I’m now trying to add calculating a loss metric on a validation set during training.
The model definition is essentially the same as we’ve discussed throughout my posts already. I’ve added an evaluate
function. Right now, I’m keeping it simple by just calculating MAE based on the average of the samples.
def evaluate(model, criterion, val_dataloader_iter, validation_steps, device, metric_agg_fn=None):
model.eval() # Set model to evaluate mode
predictive_obs = Predictive(model, guide=guide, num_samples=100, return_sites = ['obs'])
# statistics
running_loss = 0.0
# Iterate over all the validation data.
for step in range(validation_steps):
pd_batch = next(val_dataloader_iter)
pd_batch['features'] = torch.transpose(torch.stack([pd_batch[x] for x in x_feat]), 0, 1).double()
inputs = pd_batch['features'].to(device)
labels = pd_batch[y_name].to(device)
samples_obs = predictive_obs(inputs)
loss = np.absolute(torch.mean(samples_obs['obs'], dim = 0) - labels).mean()
running_loss += loss
# The losses are averaged across observations for each minibatch.
epoch_loss = running_loss / validation_steps
# metric_agg_fn is used in the distributed training to aggregate the metrics on all workers
print('Validation Loss: {:.4f} '.format(epoch_loss)) # Func: {:.4f} , loss.item()
return epoch_loss
def train_one_epoch_SVI(svi,
train_dataloader_iter, steps_per_epoch, epoch,
device):
running_loss = 0.0
#iii = 0
# Iterate over the data for one epoch.
for step in range(steps_per_epoch):
pd_batch = next(train_dataloader_iter)
pd_batch['features'] = torch.transpose(torch.stack([pd_batch[x] for x in x_feat]), 0, 1).double()
inputs = pd_batch['features'].to(device)
#labels = pd_batch['pmpm'].to(device)
labels = pd_batch[y_name].double()# + .01
labels = labels.to(device)
loss = svi.step(inputs, labels)
#iii = iii + 1
# statistics
running_loss += loss
#scheduler.step()
epoch_loss = running_loss / (steps_per_epoch)
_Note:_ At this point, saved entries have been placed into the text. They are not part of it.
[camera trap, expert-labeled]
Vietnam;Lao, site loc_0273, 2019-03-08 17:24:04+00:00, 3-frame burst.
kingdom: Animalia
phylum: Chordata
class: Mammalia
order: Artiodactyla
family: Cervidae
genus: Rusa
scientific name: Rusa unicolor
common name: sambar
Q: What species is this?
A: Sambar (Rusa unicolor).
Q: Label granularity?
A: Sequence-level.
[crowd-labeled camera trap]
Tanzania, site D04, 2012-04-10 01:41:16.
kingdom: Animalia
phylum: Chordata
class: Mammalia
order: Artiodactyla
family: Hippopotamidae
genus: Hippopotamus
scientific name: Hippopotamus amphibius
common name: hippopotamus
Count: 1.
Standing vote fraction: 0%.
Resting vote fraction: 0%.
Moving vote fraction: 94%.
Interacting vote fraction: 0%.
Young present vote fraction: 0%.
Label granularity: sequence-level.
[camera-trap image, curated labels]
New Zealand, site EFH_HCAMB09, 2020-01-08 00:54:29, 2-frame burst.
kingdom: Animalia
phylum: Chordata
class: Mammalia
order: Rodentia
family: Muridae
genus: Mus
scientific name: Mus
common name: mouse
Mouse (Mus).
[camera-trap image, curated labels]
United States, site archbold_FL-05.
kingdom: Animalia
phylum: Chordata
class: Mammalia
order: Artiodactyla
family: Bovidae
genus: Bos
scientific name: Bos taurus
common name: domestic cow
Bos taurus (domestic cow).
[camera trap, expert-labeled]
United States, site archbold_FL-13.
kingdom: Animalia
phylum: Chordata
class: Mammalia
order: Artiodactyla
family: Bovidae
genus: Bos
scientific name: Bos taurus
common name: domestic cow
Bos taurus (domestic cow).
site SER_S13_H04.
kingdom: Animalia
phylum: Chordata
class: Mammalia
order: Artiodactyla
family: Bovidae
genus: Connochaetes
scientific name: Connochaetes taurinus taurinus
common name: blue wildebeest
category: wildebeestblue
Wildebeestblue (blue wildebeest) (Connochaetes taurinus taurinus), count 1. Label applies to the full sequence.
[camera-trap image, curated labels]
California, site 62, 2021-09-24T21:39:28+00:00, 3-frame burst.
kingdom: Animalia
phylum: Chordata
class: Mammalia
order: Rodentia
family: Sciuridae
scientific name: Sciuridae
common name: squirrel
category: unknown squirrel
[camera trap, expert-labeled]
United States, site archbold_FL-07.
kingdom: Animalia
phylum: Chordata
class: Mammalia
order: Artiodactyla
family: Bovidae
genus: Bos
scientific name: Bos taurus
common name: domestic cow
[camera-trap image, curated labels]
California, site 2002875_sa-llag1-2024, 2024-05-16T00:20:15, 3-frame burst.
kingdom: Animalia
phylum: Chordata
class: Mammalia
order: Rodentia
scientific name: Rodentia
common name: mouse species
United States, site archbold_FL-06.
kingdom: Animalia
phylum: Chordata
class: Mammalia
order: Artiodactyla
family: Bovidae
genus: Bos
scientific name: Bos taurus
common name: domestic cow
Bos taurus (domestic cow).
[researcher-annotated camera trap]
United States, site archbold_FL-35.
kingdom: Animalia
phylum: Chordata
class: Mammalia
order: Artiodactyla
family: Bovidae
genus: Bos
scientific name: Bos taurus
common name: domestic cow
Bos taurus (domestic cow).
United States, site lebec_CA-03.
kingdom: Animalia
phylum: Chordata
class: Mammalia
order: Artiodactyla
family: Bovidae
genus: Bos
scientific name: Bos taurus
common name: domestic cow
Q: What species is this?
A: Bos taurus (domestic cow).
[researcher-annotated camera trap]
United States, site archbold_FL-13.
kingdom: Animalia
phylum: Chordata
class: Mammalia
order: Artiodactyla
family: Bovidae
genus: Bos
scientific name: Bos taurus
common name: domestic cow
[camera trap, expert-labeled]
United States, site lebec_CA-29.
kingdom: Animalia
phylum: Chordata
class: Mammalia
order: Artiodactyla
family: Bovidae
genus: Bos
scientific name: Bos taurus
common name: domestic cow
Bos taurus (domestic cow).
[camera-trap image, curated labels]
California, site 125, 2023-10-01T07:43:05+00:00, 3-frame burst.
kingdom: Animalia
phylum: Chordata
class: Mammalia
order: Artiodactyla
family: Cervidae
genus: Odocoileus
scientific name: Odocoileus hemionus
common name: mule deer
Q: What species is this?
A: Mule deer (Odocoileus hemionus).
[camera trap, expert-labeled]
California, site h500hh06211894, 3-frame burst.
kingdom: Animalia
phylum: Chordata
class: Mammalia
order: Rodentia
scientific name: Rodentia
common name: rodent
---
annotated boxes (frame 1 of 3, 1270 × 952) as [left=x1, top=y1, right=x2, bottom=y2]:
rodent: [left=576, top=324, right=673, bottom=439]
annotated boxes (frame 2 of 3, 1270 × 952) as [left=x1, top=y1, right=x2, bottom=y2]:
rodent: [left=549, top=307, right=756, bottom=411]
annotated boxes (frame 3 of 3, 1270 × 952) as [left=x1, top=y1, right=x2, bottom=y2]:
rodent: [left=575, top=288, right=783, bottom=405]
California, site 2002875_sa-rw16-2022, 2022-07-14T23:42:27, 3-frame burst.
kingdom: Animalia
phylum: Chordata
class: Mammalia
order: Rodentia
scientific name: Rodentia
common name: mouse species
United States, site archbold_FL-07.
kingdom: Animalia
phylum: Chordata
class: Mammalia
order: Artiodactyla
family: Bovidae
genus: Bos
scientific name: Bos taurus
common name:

#epoch_acc = running_corrects.double() / (steps_per_epoch * BATCH_SIZE)
if (epoch + 1) % 10 == 0: print('Train Loss: {:.4f}'.format(epoch_loss)) # Func: {:.4f} , loss
return epoch_loss
def train_and_evaluate_SVI(svi, lr=0.001):
criterion = Trace_ELBO()#torch.nn.L1Loss()
#optimizer = torch.optim.Adam(model.parameters(), lr=lr)
# Decay LR by a factor of 0.1 every 7 epochs
#exp_lr_scheduler = torch.optim.lr_scheduler.StepLR(adam, step_size=7, gamma=0.1)
with data.converter_train.make_torch_dataloader(batch_size=BATCH_SIZE) as train_dataloader, \
data.converter_val.make_torch_dataloader(batch_size=BATCH_SIZE) as val_dataloader:
train_dataloader_iter = iter(train_dataloader)
steps_per_epoch = len(data.converter_train) // BATCH_SIZE
val_dataloader_iter = iter(val_dataloader)
validation_steps = max(1, len(data.converter_val) // BATCH_SIZE)
for epoch in range(NUM_EPOCHS):
if (epoch + 1) % 10 == 0: print('Epoch {}/{}'.format(epoch + 1, NUM_EPOCHS))
if (epoch + 1) % 10 == 0: print('-' * 10)
train_loss = train_one_epoch_SVI(svi, train_dataloader_iter, steps_per_epoch, epoch, device)
if (epoch + 1) % 10 == 0: val_loss = evaluate(model, criterion, val_dataloader_iter, validation_steps, device) #val_loss =
#return val_loss
However, while training, the evaluate
function is resulting in errors due to the parameters. ValueError: The parameter rate has invalid values
. The error occurs with my evaluate
function, not the training function. My questions are then, is Predictive
the right function to use ? And, if so, am I missing a function parameter that constrains the model fitted parameters for evaluation?